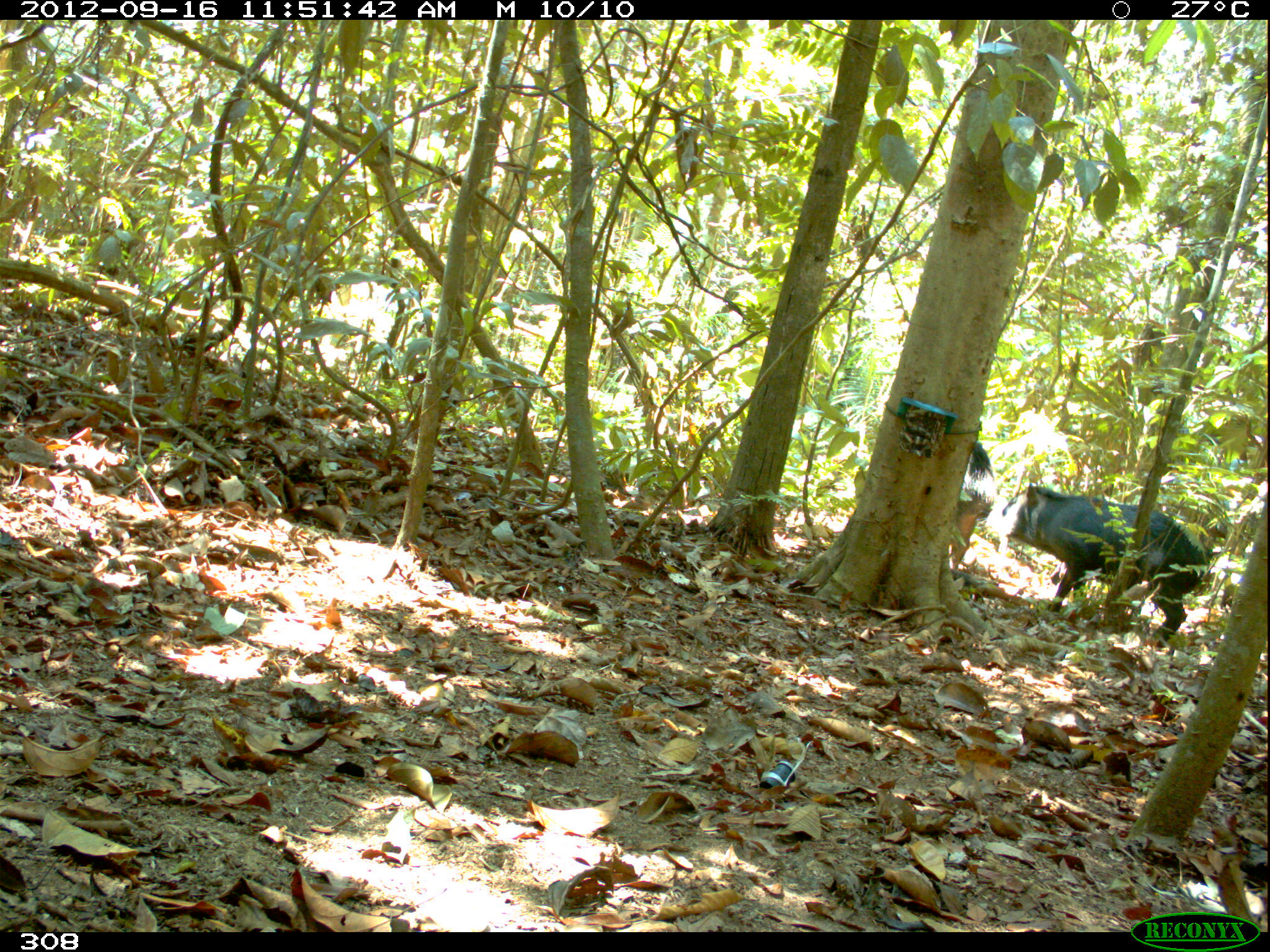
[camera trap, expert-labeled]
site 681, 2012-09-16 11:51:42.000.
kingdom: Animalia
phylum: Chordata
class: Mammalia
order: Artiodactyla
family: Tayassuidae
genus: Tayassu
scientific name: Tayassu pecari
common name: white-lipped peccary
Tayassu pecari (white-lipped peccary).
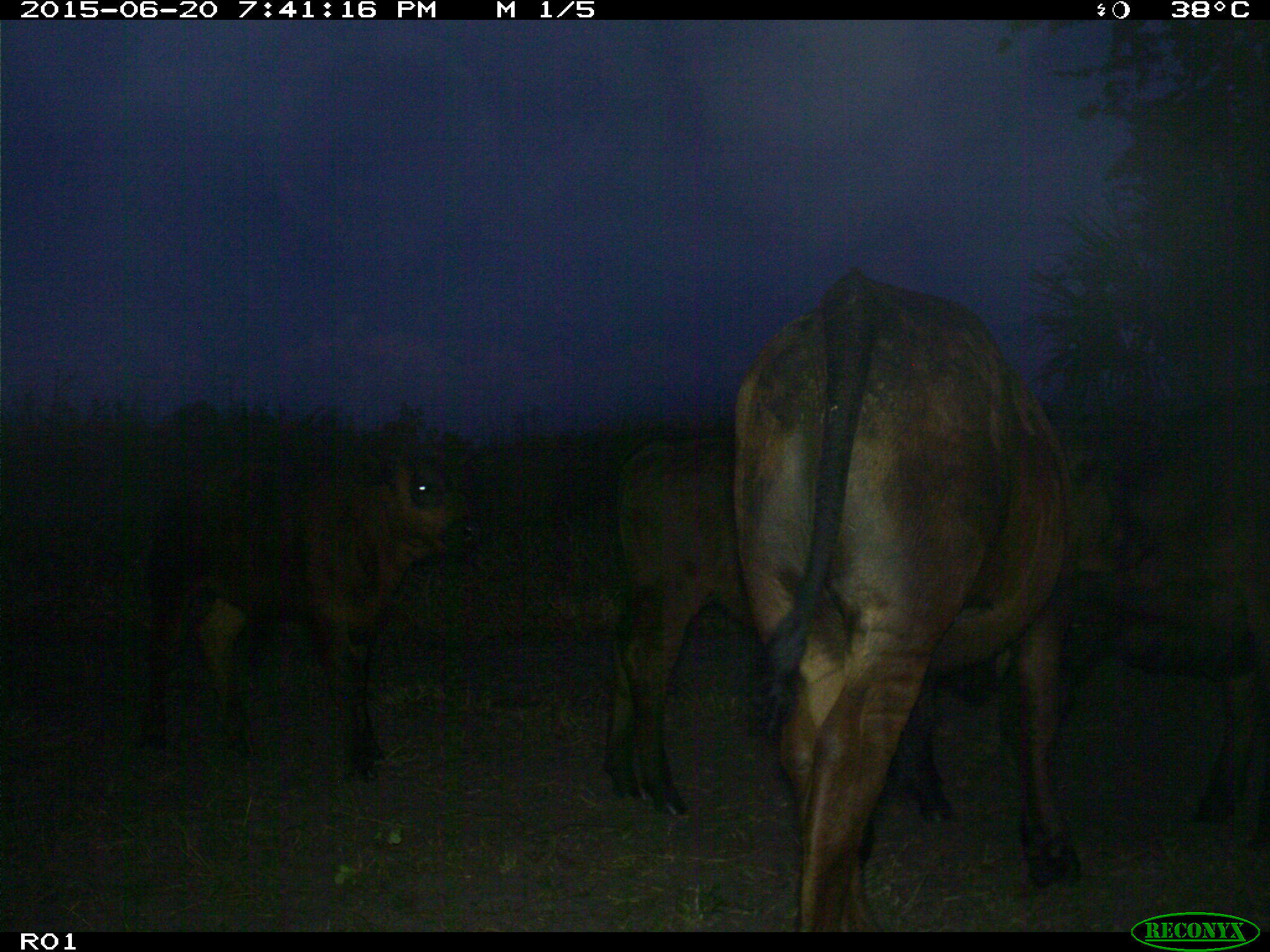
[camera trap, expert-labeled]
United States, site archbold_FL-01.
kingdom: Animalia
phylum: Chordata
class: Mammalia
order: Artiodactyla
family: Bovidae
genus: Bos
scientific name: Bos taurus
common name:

PROBLEM TO SOLVE: The records above need to be restated word for word, with the pictures left out.

SOLUTION TO THIS PROBLEM:
[camera trap, expert-labeled]
site 681, 2012-09-16 11:51:42.000.
kingdom: Animalia
phylum: Chordata
class: Mammalia
order: Artiodactyla
family: Tayassuidae
genus: Tayassu
scientific name: Tayassu pecari
common name: white-lipped peccary
Tayassu pecari (white-lipped peccary).
[camera trap, expert-labeled]
United States, site archbold_FL-01.
kingdom: Animalia
phylum: Chordata
class: Mammalia
order: Artiodactyla
family: Bovidae
genus: Bos
scientific name: Bos taurus
common name:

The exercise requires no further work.